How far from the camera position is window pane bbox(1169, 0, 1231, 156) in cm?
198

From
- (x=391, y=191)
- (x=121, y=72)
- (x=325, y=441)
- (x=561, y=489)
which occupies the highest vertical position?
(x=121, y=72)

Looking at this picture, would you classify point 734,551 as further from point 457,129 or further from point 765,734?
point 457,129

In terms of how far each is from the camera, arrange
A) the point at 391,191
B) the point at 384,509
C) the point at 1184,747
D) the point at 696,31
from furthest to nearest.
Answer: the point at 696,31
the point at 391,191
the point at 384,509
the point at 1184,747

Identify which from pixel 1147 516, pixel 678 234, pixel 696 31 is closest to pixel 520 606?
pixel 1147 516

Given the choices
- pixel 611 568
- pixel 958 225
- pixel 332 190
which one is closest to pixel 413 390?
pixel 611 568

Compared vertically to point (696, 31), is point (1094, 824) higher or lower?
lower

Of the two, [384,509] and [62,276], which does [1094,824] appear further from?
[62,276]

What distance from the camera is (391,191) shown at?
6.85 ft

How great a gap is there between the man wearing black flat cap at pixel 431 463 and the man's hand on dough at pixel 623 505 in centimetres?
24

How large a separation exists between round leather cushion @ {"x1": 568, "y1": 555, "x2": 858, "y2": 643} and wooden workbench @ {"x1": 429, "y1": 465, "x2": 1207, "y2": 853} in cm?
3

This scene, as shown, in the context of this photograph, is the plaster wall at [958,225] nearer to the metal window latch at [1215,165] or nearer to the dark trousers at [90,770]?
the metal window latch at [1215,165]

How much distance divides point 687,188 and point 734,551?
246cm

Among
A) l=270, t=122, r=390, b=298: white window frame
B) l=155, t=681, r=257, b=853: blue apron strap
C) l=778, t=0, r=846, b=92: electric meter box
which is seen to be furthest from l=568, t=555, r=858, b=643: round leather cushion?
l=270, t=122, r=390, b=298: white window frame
....................
All of the entries above must be quoted exactly.

How far from the camera position is window pane bbox(1169, 0, 1231, 156) in cm?
198

From
- (x=391, y=191)
- (x=121, y=72)
- (x=325, y=441)
- (x=561, y=489)
which occupies the highest vertical position?
(x=121, y=72)

Looking at this picture, would you classify point 734,551 as further from point 457,129 or further from point 765,734?
point 457,129

In terms of how far each is from the camera, arrange
A) the point at 391,191
B) the point at 384,509
C) the point at 1184,747
D) the point at 696,31
from furthest to nearest.
Answer: the point at 696,31
the point at 391,191
the point at 384,509
the point at 1184,747

Identify which from pixel 1147 516, pixel 678 234, pixel 696 31 is closest to pixel 520 606?
pixel 1147 516

Given the choices
- pixel 611 568
- pixel 958 225
- pixel 332 190
which one is closest to pixel 413 390?
pixel 611 568

Compared vertically to point (696, 31), is point (1094, 824) higher or lower?
lower

Of the two, [384,509] and [62,276], which does [1094,824] appear further from?
[62,276]

What distance from the camera is (391,191) shown at?
6.85 ft

How great a gap is there between the man wearing black flat cap at pixel 431 463 and the man's hand on dough at pixel 623 505 in centimetres?
24

How large a separation exists between round leather cushion @ {"x1": 568, "y1": 555, "x2": 858, "y2": 643} and wooden workbench @ {"x1": 429, "y1": 465, "x2": 1207, "y2": 853} in cm?
3

This scene, as shown, in the context of this photograph, is the plaster wall at [958,225] nearer to the metal window latch at [1215,165] or nearer to the dark trousers at [90,770]?
the metal window latch at [1215,165]

How much distance divides point 687,188 and point 734,551?
246cm

Among
A) l=270, t=122, r=390, b=298: white window frame
B) l=155, t=681, r=257, b=853: blue apron strap
C) l=778, t=0, r=846, b=92: electric meter box
which is seen to be furthest from l=568, t=555, r=858, b=643: round leather cushion?
l=270, t=122, r=390, b=298: white window frame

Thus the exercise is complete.